Selama dua malam pertama berada di rumah baru itu, keluarga Lutz selalu dibangunkan suara-suara aneh pada setiap pukul 03.15 dini hari. Namun horor yang sesungguhnya baru dimulai pada malam ketiga.
Seperti biasa, sebelum tidur George Lutz memeriksa seluruh pintu dan jendela apakah sudah terkunci dengan baik. Suara-suara itu membangunkannya kembali pada pukul 03.15 pagi. Kali ini dia turun ke bawah untuk memeriksanya.
Apa yang ia saksikan? Pintu kayu depan yang berat itu telah terbuka lebar dan bergelayut pada satu engselnya. Dicekam rasa takut, dia melihat bahwa pintu itu telah dirusak dari bagian dalam rumah.
Pegangan pintu beralur yang terbuat dari baja tebal sudah dipelintir dan plat logam yang mengelilinginya telah menganga ke depan.
Sejak saat itu, rumah itu tampaknya memiliki roh kehidupannya sendiri. Jendela dan pintu membuka dan menutup semaunya, dan pegangan tangga tercerabut dari tempatnya.
Dua minggu setelah peristiwa pintu depan rumah, George terbangun di tengah malam. la melihat istrinya, Kathleen, melayang-layang di atas tempat tidur mereka.
George berupaya menarik Kathleen ke bawah dengan menarik rambutnya dan menyalakan lampu. Alih-alih melihat istrinya yang masih muda dan cantik, dia melihat penampilan istrinya sungguh menyeramkan.

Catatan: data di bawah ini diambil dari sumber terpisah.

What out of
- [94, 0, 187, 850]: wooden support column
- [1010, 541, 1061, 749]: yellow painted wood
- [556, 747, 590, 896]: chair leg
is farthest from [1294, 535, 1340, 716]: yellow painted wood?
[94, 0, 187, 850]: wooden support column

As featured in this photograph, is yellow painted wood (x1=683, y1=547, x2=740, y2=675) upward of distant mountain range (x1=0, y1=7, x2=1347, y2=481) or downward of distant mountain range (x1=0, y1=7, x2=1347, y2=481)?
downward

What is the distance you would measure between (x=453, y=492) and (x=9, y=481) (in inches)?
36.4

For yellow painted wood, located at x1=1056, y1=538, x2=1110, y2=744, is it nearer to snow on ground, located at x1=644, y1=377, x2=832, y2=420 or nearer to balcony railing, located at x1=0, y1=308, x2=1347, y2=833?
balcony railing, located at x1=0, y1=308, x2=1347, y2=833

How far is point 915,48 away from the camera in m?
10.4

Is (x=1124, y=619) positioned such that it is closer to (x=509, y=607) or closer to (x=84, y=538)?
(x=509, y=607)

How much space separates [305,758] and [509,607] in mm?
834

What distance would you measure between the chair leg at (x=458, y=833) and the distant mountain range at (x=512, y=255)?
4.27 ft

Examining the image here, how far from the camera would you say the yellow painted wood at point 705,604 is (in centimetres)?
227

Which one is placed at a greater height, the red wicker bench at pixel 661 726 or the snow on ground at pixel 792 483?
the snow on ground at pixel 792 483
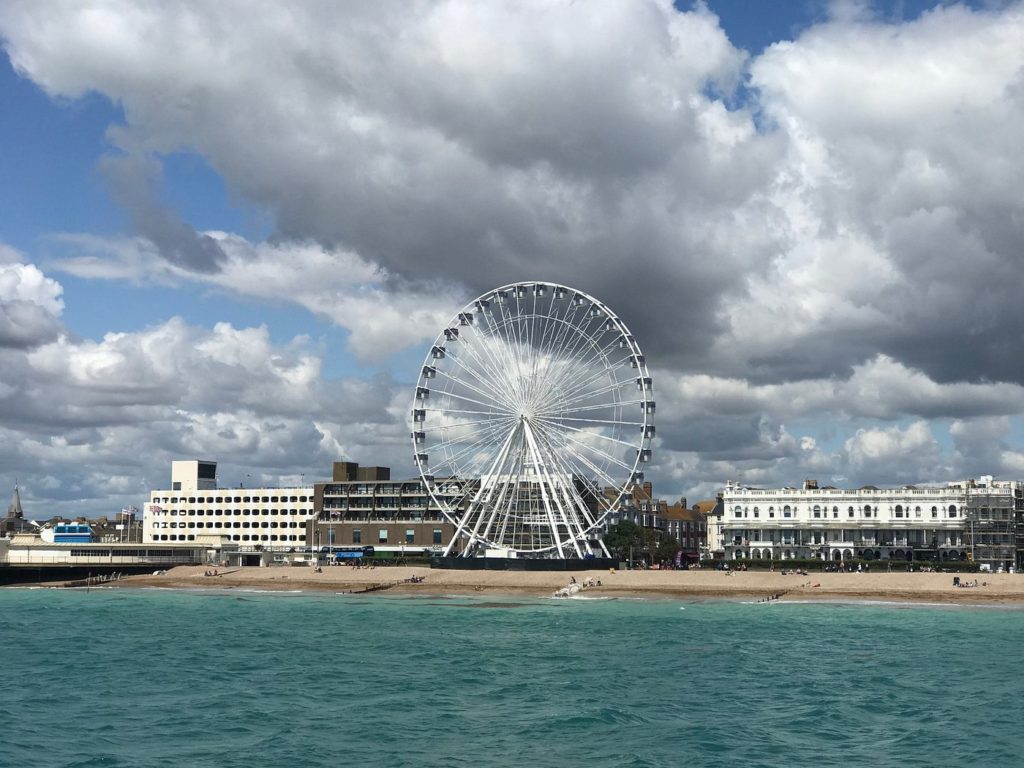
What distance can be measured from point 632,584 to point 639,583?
2.70 ft

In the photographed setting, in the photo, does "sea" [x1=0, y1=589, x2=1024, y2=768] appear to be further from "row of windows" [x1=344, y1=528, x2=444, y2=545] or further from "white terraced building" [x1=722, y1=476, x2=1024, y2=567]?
"row of windows" [x1=344, y1=528, x2=444, y2=545]

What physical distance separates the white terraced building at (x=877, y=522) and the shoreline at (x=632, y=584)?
4956cm

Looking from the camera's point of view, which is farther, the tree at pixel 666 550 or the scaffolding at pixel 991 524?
the tree at pixel 666 550

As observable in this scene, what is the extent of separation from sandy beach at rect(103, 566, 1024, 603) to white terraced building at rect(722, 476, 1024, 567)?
49547mm

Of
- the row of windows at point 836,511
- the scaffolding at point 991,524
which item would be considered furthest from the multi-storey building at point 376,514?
the scaffolding at point 991,524

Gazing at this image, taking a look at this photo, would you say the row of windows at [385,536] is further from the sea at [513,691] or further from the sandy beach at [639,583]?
the sea at [513,691]

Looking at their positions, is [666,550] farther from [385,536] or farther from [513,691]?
[513,691]

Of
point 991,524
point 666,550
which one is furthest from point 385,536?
point 991,524

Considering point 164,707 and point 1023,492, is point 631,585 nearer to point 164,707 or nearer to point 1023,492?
point 164,707

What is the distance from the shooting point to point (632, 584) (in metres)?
106

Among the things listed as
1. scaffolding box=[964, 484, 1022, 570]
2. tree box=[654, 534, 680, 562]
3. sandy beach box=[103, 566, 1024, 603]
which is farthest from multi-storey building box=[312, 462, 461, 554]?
scaffolding box=[964, 484, 1022, 570]

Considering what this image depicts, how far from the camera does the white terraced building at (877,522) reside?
154 metres

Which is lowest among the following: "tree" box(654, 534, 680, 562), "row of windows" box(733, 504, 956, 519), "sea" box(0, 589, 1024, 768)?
"sea" box(0, 589, 1024, 768)

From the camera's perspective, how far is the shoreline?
95.8m
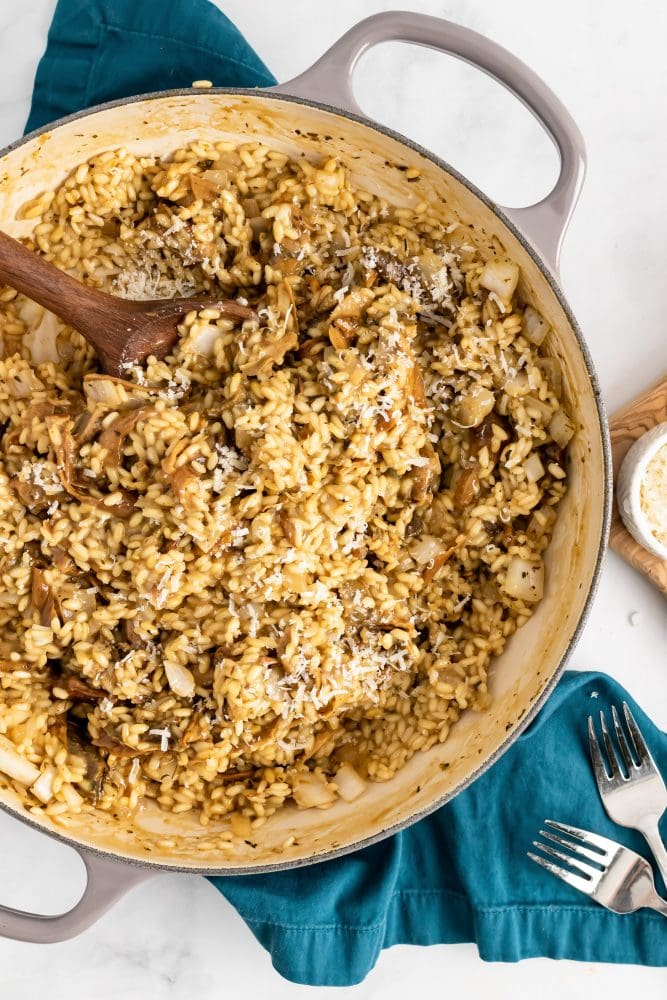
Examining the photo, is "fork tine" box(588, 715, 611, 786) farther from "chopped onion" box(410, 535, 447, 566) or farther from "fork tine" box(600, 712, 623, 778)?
"chopped onion" box(410, 535, 447, 566)

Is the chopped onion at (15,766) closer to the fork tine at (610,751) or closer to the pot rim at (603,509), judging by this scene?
the pot rim at (603,509)

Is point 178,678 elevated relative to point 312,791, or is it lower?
elevated

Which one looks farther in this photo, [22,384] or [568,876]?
[568,876]

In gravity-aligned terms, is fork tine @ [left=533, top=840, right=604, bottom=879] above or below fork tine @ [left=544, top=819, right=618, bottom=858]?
below

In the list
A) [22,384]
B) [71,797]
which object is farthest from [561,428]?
[71,797]

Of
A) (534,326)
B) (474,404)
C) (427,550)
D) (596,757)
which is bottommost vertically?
(596,757)

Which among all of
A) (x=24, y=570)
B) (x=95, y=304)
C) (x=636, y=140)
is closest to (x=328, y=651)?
(x=24, y=570)

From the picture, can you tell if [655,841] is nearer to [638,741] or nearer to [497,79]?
[638,741]

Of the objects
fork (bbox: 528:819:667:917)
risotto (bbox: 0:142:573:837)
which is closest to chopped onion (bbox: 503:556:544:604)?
risotto (bbox: 0:142:573:837)
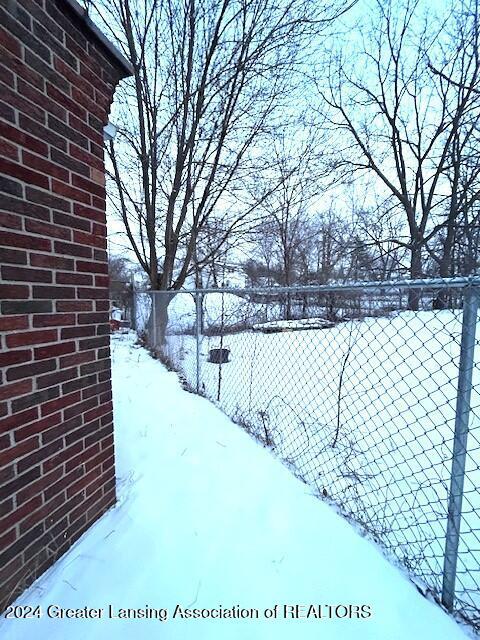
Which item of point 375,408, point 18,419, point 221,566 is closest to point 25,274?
point 18,419

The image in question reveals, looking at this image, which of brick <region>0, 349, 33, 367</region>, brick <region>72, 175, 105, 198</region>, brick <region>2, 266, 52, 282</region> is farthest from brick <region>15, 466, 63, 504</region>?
brick <region>72, 175, 105, 198</region>

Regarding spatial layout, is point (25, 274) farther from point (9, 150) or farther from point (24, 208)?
point (9, 150)

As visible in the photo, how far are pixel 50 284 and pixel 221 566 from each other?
61.7 inches

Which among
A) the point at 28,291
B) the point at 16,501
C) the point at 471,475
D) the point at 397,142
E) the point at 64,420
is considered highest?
the point at 397,142

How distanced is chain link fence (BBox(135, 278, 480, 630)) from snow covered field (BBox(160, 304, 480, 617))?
0.02 metres

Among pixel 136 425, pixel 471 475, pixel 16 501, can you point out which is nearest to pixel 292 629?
pixel 16 501

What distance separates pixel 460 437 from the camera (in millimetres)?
1287

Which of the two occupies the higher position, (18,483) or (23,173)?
(23,173)

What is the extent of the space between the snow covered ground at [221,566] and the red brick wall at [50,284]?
0.64 feet

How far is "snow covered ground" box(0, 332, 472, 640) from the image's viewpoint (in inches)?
47.0

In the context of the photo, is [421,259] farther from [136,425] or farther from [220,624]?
[220,624]

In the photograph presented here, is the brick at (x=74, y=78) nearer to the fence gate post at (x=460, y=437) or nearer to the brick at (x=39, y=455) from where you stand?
the brick at (x=39, y=455)

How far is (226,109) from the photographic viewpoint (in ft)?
20.4

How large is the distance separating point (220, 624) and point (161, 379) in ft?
11.7
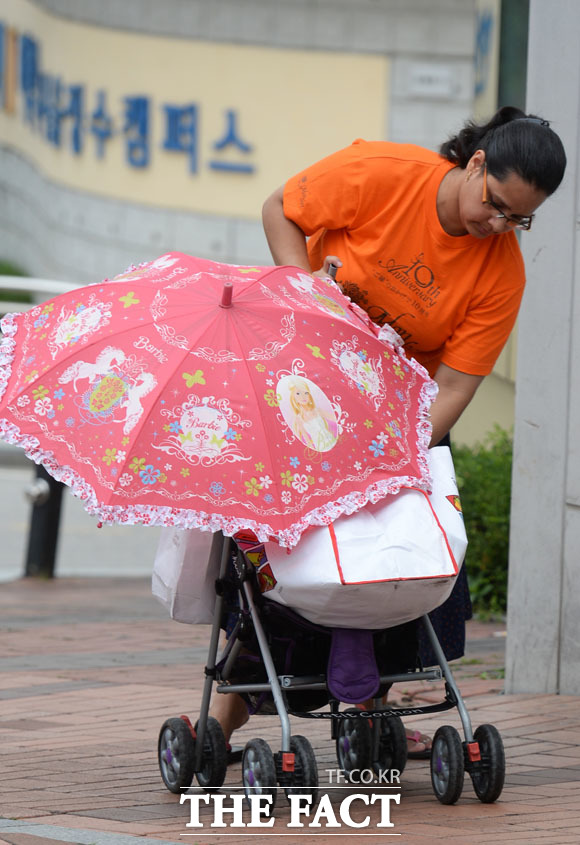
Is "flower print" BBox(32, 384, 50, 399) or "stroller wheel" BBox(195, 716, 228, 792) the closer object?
"flower print" BBox(32, 384, 50, 399)

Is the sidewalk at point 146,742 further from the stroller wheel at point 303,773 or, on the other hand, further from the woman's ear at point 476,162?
the woman's ear at point 476,162

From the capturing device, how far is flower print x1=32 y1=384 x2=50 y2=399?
3758 mm

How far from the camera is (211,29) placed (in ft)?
61.0

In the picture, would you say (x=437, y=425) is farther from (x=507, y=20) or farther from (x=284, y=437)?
(x=507, y=20)

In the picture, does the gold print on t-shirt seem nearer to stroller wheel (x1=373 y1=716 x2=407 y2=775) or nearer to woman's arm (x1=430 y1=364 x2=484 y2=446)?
woman's arm (x1=430 y1=364 x2=484 y2=446)

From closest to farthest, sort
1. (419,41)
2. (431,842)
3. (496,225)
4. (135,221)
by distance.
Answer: (431,842), (496,225), (419,41), (135,221)

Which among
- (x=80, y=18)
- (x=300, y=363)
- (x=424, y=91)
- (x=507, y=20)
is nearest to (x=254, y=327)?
(x=300, y=363)

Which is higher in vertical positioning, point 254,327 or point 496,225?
point 496,225

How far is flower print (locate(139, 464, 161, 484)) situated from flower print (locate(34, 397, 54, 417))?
31cm

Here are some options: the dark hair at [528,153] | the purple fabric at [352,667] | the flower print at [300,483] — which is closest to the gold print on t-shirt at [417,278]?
the dark hair at [528,153]

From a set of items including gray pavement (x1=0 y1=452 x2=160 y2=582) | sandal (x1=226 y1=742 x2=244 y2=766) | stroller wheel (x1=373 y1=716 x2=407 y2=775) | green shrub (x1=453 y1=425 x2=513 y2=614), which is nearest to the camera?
stroller wheel (x1=373 y1=716 x2=407 y2=775)

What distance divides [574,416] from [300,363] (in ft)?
6.38

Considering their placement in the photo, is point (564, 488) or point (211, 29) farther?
point (211, 29)

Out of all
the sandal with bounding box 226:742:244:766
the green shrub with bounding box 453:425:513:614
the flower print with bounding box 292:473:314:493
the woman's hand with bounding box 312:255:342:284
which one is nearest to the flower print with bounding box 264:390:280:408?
the flower print with bounding box 292:473:314:493
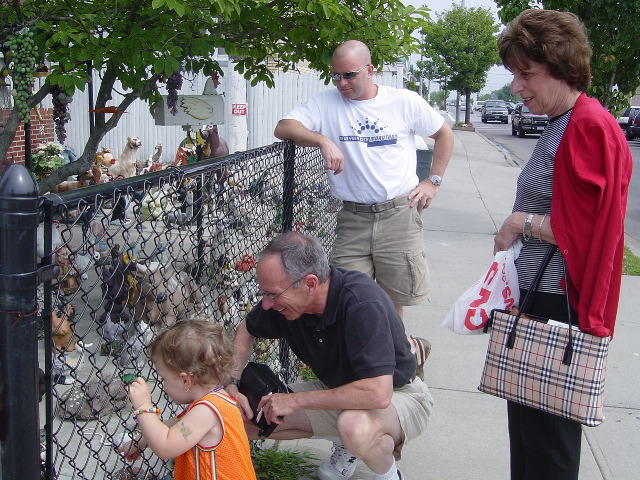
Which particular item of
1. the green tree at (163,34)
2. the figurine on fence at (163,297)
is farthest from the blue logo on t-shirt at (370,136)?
the figurine on fence at (163,297)

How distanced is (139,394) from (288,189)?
5.75 feet

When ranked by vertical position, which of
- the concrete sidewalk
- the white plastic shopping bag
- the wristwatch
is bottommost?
the concrete sidewalk

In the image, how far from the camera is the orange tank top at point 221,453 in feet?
6.55

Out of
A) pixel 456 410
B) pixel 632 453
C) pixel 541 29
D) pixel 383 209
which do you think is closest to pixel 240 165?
pixel 383 209

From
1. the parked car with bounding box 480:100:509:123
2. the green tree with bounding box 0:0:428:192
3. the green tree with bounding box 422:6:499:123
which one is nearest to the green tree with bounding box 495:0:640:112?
the green tree with bounding box 0:0:428:192

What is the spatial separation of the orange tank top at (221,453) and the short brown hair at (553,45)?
55.9 inches

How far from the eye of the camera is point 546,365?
83.8 inches

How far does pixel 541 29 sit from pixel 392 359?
3.87ft

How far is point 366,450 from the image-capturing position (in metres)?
2.47

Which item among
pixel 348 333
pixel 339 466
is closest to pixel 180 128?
pixel 339 466

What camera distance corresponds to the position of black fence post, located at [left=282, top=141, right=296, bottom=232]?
3.46m

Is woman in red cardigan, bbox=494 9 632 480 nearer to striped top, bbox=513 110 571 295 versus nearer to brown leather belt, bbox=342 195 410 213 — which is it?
striped top, bbox=513 110 571 295

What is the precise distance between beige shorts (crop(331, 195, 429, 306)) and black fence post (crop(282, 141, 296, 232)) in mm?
408

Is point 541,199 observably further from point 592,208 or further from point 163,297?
point 163,297
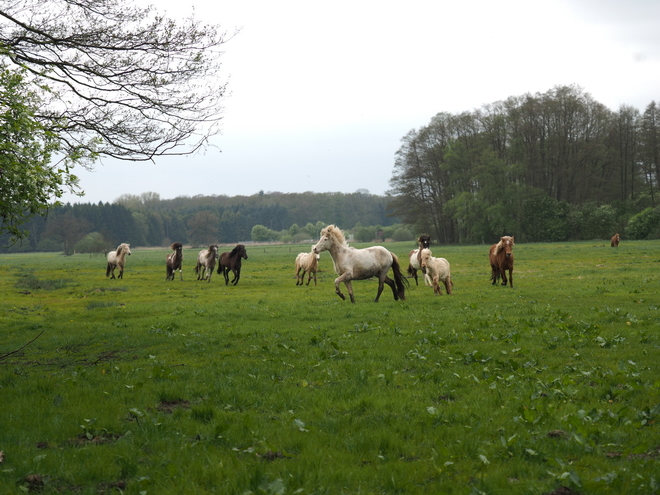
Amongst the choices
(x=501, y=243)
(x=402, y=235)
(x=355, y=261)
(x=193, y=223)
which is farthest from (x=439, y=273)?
(x=193, y=223)

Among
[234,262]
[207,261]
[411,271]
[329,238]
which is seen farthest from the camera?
[207,261]

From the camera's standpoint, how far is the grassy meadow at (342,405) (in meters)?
4.61

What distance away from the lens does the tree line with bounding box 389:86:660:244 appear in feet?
242

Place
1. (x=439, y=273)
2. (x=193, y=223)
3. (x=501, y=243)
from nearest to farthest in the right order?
(x=439, y=273) → (x=501, y=243) → (x=193, y=223)

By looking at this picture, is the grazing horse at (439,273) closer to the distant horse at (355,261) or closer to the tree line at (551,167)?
the distant horse at (355,261)

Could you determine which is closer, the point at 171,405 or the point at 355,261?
the point at 171,405

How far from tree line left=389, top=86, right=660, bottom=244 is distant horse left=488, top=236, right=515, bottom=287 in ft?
170

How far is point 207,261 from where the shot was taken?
32.4 m

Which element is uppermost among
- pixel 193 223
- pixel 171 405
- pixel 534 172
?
pixel 534 172

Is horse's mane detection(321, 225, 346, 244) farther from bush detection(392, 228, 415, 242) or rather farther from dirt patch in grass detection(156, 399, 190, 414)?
bush detection(392, 228, 415, 242)

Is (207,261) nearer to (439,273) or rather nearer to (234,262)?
(234,262)

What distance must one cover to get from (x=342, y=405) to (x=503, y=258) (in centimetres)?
1790

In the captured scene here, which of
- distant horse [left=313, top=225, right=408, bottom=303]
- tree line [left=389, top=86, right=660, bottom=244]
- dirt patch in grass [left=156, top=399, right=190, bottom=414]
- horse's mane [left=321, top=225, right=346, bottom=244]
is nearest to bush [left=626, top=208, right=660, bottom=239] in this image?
tree line [left=389, top=86, right=660, bottom=244]

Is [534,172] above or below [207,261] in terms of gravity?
above
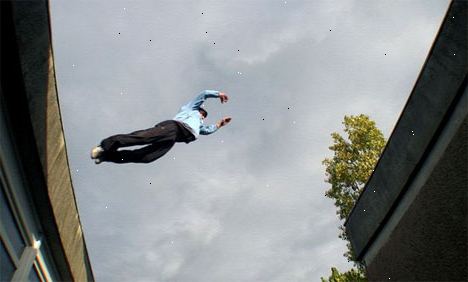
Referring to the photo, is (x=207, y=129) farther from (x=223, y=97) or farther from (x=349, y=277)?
(x=349, y=277)

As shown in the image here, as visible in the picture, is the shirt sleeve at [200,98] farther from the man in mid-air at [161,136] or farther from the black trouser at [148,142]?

Kathleen berhasil menangkap sejenak pantulan dirinya di kaca dan dia pun menjerit,
"Itu bukan saya. Itu bukan saya!" Penampilannya pun kemudian berangsur-angsur kembali normal dalam waktu enam jam berikutnya.
Beberapa malam kemudian, Kathleen berada di ruang duduk bersama George dan ketika dia mengangkat wajahnya tampak olehnya dua mata merah bersinar di tengah bingkai jendela yang gelap.
Mereka segera berlari keluar dan menemukan jejak-jejak aneh berserakan di tengah salju yang tebal. Kathleen bercerita kepada Jay Anson sang penulis buku, "Jejak-jejak itu sepertinya bekas tapak kuku terbelah dari seekor babi yang sangat besar."
Mereka hanya tinggal 28 hari di rumah itu. Keluarga Lutz akhirnya memutuskan keluar dari rumah impian mereka yang telah memberi serangkaian mimpi buruk.